On Tuesday, the National Weather Service warned that western Oklahoma was experiencing its most ideal fire-spreading conditions in a decade, according to the Associated Press. Temperatures have been in the mid-90s, humidity levels have been desert-like, and winds have been gusting at up to 40 mph.
Those conditions are having consequences. As of this morning the Rhea Fire, which began on April 12, had ballooned to over 260,000 acres in western Oklahoma’s Dewey County, well past the 100,000-acre cutoff used to demarcate megafires. As of this morning, it was only three percent contained, according to the Oklahoma Forestry Services. Oklahoma 4 News reports that 50 homes have been consumed by the flames so far.

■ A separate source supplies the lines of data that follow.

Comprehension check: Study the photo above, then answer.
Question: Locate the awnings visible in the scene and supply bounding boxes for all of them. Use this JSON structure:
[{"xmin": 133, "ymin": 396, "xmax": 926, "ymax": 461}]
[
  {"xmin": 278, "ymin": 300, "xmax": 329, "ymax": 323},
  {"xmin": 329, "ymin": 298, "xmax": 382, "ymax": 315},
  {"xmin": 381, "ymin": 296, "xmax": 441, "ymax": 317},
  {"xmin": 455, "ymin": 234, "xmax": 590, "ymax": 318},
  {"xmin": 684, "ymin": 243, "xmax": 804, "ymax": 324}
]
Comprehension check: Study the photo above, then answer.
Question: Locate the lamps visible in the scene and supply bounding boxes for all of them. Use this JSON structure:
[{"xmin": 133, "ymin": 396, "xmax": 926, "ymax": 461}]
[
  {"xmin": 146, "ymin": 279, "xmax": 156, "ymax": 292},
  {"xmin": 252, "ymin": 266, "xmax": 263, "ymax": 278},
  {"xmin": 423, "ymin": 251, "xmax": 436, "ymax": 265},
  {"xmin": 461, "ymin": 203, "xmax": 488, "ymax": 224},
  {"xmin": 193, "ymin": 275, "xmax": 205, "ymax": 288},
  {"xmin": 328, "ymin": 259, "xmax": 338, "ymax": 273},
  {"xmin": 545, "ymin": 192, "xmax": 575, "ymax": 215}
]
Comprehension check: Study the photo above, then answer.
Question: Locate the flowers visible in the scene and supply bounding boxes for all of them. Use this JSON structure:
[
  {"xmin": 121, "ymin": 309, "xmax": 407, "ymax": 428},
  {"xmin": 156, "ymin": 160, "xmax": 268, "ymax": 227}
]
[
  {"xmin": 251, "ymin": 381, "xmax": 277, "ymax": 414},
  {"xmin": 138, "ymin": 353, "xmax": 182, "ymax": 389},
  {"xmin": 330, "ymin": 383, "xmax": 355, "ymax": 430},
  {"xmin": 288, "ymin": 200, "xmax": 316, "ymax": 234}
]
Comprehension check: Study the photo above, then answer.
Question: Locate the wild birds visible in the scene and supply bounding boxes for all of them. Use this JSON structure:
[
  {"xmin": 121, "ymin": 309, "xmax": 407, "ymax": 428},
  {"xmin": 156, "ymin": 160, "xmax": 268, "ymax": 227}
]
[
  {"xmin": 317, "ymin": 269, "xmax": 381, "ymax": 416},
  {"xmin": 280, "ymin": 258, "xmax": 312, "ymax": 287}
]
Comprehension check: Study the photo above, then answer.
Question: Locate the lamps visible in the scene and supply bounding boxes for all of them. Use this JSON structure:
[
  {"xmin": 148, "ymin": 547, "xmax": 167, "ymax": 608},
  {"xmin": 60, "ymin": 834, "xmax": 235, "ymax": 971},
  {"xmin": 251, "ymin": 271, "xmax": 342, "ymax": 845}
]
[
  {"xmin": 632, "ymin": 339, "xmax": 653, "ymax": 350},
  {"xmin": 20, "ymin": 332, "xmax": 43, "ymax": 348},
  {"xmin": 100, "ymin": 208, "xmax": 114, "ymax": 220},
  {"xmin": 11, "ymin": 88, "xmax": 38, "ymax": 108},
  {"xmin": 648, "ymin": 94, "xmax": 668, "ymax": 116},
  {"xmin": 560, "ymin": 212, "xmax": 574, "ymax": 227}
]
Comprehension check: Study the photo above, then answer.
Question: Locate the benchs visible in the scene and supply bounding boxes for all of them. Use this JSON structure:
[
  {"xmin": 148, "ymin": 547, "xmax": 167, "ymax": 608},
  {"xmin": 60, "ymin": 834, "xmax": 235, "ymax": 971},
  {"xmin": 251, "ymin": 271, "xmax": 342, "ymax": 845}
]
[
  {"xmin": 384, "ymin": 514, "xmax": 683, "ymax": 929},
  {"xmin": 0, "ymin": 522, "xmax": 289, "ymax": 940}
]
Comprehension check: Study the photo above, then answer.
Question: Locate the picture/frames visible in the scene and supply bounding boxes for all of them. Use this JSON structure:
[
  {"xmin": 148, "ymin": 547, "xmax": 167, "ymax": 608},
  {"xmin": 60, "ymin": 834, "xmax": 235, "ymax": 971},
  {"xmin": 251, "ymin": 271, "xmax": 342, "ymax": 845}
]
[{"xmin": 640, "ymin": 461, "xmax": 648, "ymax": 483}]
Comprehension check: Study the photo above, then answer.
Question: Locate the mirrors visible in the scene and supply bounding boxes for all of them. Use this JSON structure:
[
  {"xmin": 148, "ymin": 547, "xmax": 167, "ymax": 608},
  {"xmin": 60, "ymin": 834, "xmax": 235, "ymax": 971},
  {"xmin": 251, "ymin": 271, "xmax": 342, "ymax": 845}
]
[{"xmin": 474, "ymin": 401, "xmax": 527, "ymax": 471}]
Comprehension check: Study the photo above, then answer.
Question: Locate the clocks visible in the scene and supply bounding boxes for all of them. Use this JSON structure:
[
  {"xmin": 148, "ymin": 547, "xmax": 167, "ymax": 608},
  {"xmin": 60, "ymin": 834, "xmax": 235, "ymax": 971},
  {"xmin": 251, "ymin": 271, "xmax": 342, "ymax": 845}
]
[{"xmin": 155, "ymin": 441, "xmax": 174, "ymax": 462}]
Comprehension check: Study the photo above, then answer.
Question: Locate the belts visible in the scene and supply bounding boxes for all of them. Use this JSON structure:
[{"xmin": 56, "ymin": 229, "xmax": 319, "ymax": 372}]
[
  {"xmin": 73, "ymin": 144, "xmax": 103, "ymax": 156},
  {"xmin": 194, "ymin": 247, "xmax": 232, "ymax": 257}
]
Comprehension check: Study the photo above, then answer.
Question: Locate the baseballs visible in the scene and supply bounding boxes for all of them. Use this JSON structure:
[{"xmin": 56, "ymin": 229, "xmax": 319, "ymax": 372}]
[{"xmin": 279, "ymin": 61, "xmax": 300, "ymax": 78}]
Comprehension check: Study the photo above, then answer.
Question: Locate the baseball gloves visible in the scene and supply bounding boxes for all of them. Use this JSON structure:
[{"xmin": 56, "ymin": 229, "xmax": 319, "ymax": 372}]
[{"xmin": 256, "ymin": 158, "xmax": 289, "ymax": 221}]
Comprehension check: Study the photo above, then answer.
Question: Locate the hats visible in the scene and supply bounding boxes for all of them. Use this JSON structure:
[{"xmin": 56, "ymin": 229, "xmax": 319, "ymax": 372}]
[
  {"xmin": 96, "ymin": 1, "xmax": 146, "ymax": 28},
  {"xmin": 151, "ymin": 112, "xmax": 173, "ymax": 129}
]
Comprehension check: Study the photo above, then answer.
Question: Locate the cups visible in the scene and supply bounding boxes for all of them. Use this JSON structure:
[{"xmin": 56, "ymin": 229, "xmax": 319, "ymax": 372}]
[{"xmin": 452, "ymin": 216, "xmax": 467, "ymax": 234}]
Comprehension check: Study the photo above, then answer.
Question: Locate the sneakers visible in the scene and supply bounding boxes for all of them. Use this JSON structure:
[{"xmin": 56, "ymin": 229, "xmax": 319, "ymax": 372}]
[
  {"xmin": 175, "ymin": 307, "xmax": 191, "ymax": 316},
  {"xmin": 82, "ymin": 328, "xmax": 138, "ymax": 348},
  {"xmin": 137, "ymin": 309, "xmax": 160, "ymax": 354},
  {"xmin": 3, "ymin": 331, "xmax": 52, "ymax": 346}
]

At least one other large fire is burning in the state. Just 20 miles away in Woodward County, the 34 Complex Fire hovered around 70,000 acres in size this morning, and was just under 50 percent contained.
A Red Flag Fire warning remains in effect across western Oklahoma until Tuesday evening, with both of these major fires expected to continue growing.
“While there hasn’t been any loss of life reported, the potential was very high yesterday,” Oklahoma Forestry Services wrote in its latest update. “A high threat to the lives of firefighters and the public will continue in western Oklahoma until substantial rainfall is received and Spring green up occurs.”
The tinderbox conditions aren’t unique to Oklahoma. Yesterday, as noted by the Washington Post’s Capital Weather Gang noted yesterday, a large swath of the central and southwestern U.S. faced severe fire danger thanks to warm weather, strong winds, and a dearth of rainfall. Conditions have improved a bit today, but fire danger is still widespread. As a U.S. Drought Monitor map issued April 12 shows, everywhere from the Four Corners region to central Oklahoma and Kansas is in the grips of extreme to exceptional drought, the worst two categories possible.
The bigger picture context is that for much of the West, fire season is becoming worse due to a combination of burgeoning development at the wildlands-urban interface, the legacy of wildfire suppression policies that allowed too much fuel to build up on landscapes, and climate change, which has roughly doubled the area affected by wildfire season in western forests.
In Oklahoma, there’s another factor at play too. As meteorologist Bob Henson explained over at Weather Underground yesterday, the expansion of eastern red cedar across the Southern Plains is adding boatloads of new fuel to landscapes we typically associate with rolling fields of grass.
“The same volatile oils that give cedar its appealing scent—think of cedar air freshener, or cedar plank salmon—can make the tree a virtual firebomb when it’s dried out,” Henson wrote.